Cette période commença bien pourtant.
Nous apprîmes la naissance de la petite Hazel dans le foyer de Stéphanie et William, les températures restèrent supportables et les Prigeon nous offrirent une nouvelle écharpe à chacun.
Mais ce fut au mois de novembre que la décadence commença. Le restaurant dans lequel je travaillais avec Marie ferma ses portes à cause de la mauvaise gestion dupatron. Nous ne pouvions alors plus compter que sur le seul salaire de Jules car à cette période de l'année personne n'embauchait. Nous toquâmes à toutes les portes mais celles-ci restèrent closes face à nos demandes d'emploi. Nous n'étions pas bien compliquées, un travail de femme de ménage nous aurait largement suffit mais personnes ne voulait de deux gamines pour s'occuper de leur belle porcelaine.

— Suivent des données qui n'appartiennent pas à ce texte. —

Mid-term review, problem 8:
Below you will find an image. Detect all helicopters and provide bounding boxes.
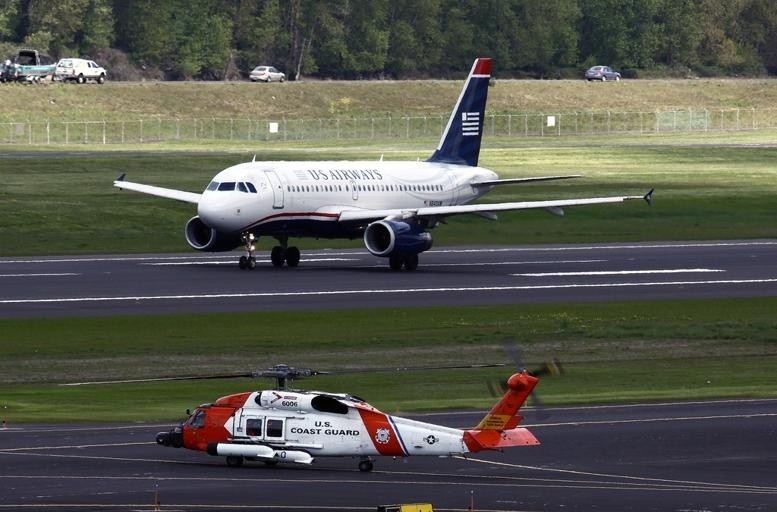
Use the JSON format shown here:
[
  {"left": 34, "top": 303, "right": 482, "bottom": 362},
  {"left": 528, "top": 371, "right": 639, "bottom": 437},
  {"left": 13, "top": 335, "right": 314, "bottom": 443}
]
[{"left": 56, "top": 339, "right": 564, "bottom": 477}]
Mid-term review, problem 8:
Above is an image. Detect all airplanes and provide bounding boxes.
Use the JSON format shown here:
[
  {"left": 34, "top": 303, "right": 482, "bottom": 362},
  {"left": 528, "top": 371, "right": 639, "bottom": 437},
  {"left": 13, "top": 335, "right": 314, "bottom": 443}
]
[{"left": 109, "top": 55, "right": 655, "bottom": 271}]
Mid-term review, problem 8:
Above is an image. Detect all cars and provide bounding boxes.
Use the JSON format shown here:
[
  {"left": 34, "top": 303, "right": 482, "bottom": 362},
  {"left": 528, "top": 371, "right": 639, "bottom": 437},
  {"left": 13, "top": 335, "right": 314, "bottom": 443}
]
[
  {"left": 0, "top": 49, "right": 57, "bottom": 82},
  {"left": 583, "top": 65, "right": 621, "bottom": 83},
  {"left": 247, "top": 65, "right": 286, "bottom": 83}
]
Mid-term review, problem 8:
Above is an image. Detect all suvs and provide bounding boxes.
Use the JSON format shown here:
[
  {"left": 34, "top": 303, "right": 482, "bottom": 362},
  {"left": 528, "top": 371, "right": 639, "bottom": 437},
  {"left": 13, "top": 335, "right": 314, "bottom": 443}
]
[{"left": 54, "top": 58, "right": 107, "bottom": 85}]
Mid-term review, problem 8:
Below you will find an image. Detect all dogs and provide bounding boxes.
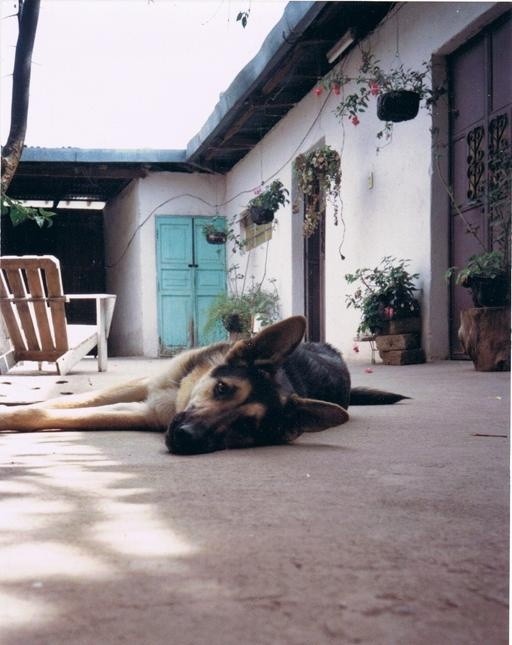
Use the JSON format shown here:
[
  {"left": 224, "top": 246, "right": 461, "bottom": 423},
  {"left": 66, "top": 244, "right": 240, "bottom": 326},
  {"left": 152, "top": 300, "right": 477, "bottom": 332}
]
[{"left": 0, "top": 315, "right": 415, "bottom": 455}]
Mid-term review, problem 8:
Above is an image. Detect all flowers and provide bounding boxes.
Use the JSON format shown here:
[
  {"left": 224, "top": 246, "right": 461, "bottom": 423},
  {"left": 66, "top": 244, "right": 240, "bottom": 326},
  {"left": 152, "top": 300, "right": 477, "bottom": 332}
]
[
  {"left": 343, "top": 255, "right": 423, "bottom": 373},
  {"left": 312, "top": 48, "right": 459, "bottom": 139}
]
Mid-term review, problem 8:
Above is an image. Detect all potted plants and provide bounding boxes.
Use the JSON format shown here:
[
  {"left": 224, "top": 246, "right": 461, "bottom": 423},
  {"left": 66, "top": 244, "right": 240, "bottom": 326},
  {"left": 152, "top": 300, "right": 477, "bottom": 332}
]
[
  {"left": 246, "top": 179, "right": 290, "bottom": 225},
  {"left": 444, "top": 247, "right": 512, "bottom": 307},
  {"left": 195, "top": 212, "right": 247, "bottom": 253},
  {"left": 292, "top": 144, "right": 345, "bottom": 259},
  {"left": 198, "top": 266, "right": 281, "bottom": 347}
]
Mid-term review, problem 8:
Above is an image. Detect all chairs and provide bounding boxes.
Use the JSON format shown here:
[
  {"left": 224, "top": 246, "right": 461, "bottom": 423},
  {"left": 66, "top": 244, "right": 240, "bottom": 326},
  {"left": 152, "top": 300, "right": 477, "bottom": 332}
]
[{"left": 0, "top": 255, "right": 118, "bottom": 377}]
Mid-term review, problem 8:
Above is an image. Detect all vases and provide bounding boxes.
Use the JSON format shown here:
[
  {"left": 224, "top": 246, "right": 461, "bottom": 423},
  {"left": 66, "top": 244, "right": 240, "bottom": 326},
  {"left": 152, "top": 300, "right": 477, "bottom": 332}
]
[
  {"left": 377, "top": 308, "right": 422, "bottom": 334},
  {"left": 376, "top": 89, "right": 420, "bottom": 123}
]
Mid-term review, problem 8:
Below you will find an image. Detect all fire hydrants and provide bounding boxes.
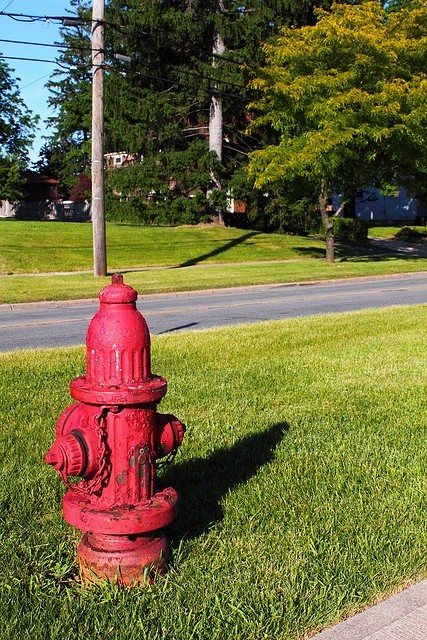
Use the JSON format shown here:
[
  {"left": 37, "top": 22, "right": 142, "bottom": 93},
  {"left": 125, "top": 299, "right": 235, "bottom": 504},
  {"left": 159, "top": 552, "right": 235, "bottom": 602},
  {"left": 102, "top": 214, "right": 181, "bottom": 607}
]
[{"left": 44, "top": 273, "right": 186, "bottom": 586}]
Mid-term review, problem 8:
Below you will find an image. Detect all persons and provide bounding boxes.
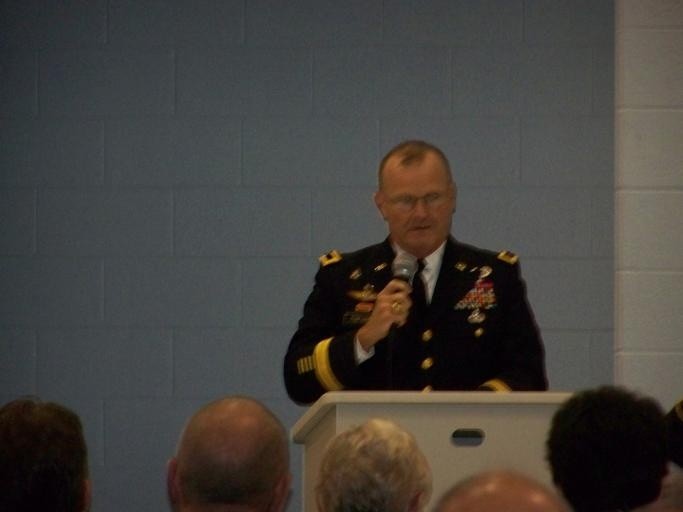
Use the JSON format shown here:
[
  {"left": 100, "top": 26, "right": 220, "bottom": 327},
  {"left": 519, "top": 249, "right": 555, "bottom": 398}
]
[
  {"left": 314, "top": 417, "right": 434, "bottom": 512},
  {"left": 282, "top": 141, "right": 549, "bottom": 404},
  {"left": 1, "top": 396, "right": 91, "bottom": 512},
  {"left": 548, "top": 386, "right": 670, "bottom": 512},
  {"left": 436, "top": 471, "right": 558, "bottom": 512},
  {"left": 167, "top": 397, "right": 290, "bottom": 512}
]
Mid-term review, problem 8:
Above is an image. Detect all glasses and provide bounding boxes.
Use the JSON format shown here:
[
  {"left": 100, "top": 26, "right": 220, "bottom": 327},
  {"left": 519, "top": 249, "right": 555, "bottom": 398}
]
[
  {"left": 381, "top": 183, "right": 452, "bottom": 212},
  {"left": 412, "top": 260, "right": 427, "bottom": 318}
]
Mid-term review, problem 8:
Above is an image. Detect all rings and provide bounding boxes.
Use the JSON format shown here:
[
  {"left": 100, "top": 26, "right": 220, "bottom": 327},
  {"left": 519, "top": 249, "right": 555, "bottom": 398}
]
[{"left": 392, "top": 303, "right": 402, "bottom": 314}]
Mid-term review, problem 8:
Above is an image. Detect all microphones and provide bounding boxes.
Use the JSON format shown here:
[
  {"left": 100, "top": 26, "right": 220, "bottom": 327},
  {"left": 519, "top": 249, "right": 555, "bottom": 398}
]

Nos économies fondirent comme l'hiver précédent mais à une vitesse encore plus folle. Nous nous retrouvâmes bientôt avec seulement le salaire de Jules pour survivre chaque mois. Celui-ci ne servait qu'à payer la pension de famille et nous n'avions plus rien à nous mettre sous la dent. Nous rendîmes alors les clés de la chambre préférant vivre dehors mais avec le ventre plein. Nous traînions dans les rues sans autre but que de ne pas s'arrêter pour ne pas mourir de froid car l'hiver était arrivé, nous enfonçant un peu plus dans la misère. Jules perdit alors son emploi car il arrivait sale au travail, nous ne pouvions plus nous laver, et son employeur l'avait renvoyer. Sans plus d'argent, nous perdîmes rapidement du poids car nous ne pouvions plus manger. Marie souffrait le plus et ça me détruisait de l'intérieur de la voir dans un tel état. Jules et moi faisions aussi peur à voir mais on tenait le choc pour notre petite sœur.
Passant dans les ruelles désertes, j'eus soudain une idée qui aurait pu nous sauver. Aujourd'hui, je regrette d'ailleurs de ne pas avoir poursuivi mon idée jusqu'au bout.
Je voulais aller dans les endroits malfamés de la ville et traîner avec les gens de ces ruelles sombres pour qu'ils nous apprennent à voler. Peu importe qu'elles auraient été les conséquences. Mais il fallait que je gagne de quoi nous nourrir. Mais lorsque, désespérée, je fis part de ma lugubre idée Jules, celui-ci m'en empêcha car il ne voulait pas me voir m'abaisser à un rang si bas. Il ne voulait pas que nous fussions des criminels.
Nous continuâmes alors, glanant de la nourriture dans les marchés et demandant l'aumône. Ce n'était évidemment pas assez : nos corps étaient affamés et fatigués de cette vie de misère. Nous aurions tellement voulu revenir en arrière, avec nos parents.
Puis un jour, tandis que nous marchions, Marie s'écroula au sol. Elle était cadavérique. Elle n'avait que la peau sur les os et elle était d'une pâleur extrême. Jules me regarda alors et je sus où il voulait aller. J'acquiesçais d'un mouvement de tête et Jules prit Marie dans ses maigres bras qui peinaient à la porter. C'était notre dernière solution. Nous ne voulions pas y aller mais je préférais cela à voir ma sœur mourir à petit feu dans nos bras. Alors nous prîmes la route.
Après quelques minutes de marche, nous arrivâmes devant une grande porte en bois. J'attrapais le heurtoir et, avec les larmes aux yeux, je l'abaissai pour qu'il vienne frapper le bois. Quelqu'un arriva et ouvrit la porte. Je lui tombais littéralement alors dans les bras, à moitié morte.